Sheriff McDermott said that Eric’s project helps first responders by giving them the tools to tailor their services to the needs of individuals. “First responders have to provide care that meets the unique needs of every person,” said Sheriff McDermott. “Eric’s sensory kits make it easier for first responders to provide for autistic people and those with special needs, which makes everyone safer. These kits quite literally save lives.”
The kits include weighted pads to provide comfort, noise cancelling headphones, visual communication cards to assist non-verbal individuals, a dry-erase marker board set to aide communication, as well as fidget toys and children’s books to help keep individuals busy. They are packaged together in an easily identifiable “go bag” that can be kept in emergency vehicles.
Eric was inspired to develop the project by his older brother, Tommy, who has autism. “This project was inspired to help people like my brother in the surrounding communities,” said Eric. “I didn’t feel like I was doing a heroic act, but rather doing my duty as a Scout and helping people with autism like my brother.
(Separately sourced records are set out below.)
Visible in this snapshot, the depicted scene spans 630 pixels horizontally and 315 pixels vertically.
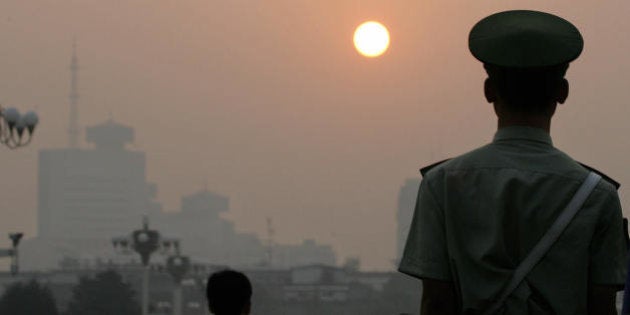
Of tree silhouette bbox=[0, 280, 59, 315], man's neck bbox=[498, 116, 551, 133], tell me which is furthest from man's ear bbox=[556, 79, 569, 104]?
tree silhouette bbox=[0, 280, 59, 315]

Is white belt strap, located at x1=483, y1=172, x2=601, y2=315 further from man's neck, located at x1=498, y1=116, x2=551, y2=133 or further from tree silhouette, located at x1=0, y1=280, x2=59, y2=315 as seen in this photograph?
tree silhouette, located at x1=0, y1=280, x2=59, y2=315

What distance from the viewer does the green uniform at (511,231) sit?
2.99 m

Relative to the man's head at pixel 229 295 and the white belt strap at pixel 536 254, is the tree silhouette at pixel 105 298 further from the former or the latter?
the white belt strap at pixel 536 254

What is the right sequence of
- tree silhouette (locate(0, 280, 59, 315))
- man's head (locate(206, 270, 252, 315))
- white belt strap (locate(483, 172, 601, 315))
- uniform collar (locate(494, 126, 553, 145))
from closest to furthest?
1. white belt strap (locate(483, 172, 601, 315))
2. uniform collar (locate(494, 126, 553, 145))
3. man's head (locate(206, 270, 252, 315))
4. tree silhouette (locate(0, 280, 59, 315))

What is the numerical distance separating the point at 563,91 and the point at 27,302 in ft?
283

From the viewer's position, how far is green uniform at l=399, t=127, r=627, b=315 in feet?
9.82

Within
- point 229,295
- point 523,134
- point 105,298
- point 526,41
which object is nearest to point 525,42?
point 526,41

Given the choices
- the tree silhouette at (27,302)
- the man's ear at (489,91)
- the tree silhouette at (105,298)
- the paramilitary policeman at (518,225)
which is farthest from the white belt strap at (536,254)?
the tree silhouette at (105,298)

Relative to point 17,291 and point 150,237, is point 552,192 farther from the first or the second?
point 17,291

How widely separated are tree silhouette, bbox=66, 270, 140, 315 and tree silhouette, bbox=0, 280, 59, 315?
6.19m

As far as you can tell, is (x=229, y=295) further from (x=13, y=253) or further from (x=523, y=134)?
(x=13, y=253)

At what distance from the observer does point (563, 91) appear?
125 inches

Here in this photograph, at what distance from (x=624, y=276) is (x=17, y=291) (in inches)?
3494

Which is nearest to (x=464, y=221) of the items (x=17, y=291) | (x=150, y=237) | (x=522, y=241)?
(x=522, y=241)
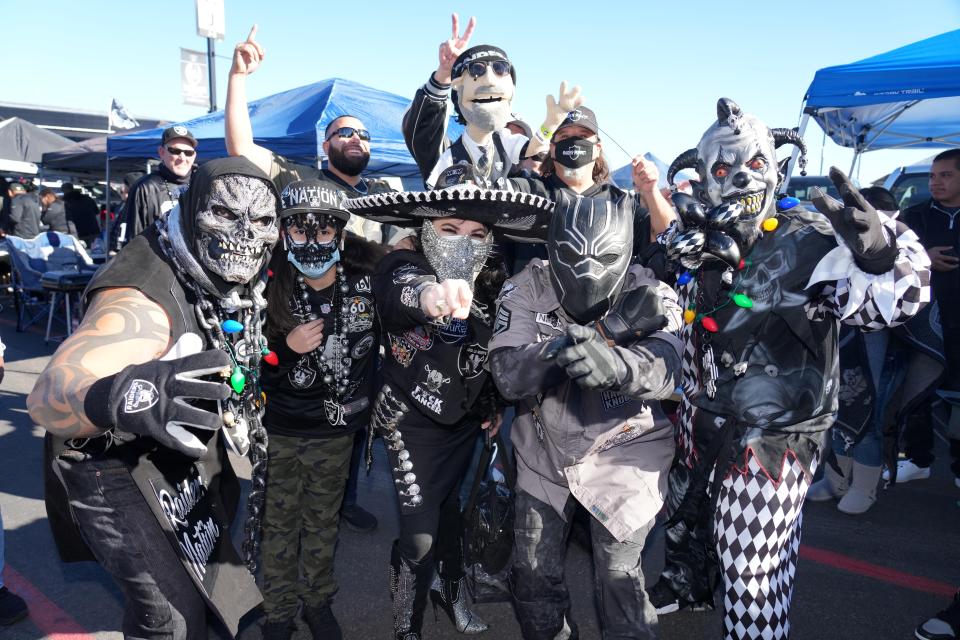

There are many people who supported me with this project, including my family, scouts and leaders, friends, and first responders, and I am grateful to them.”
After consulting with local first responders, Eric raised $6,000 to compile kits that he delivered to first responders in nearby communities. In total, he has made and delivered the sensory kits to fire and police departments in Cohasset, Scituate, Hingham, Hull, Hanover, and Norwell.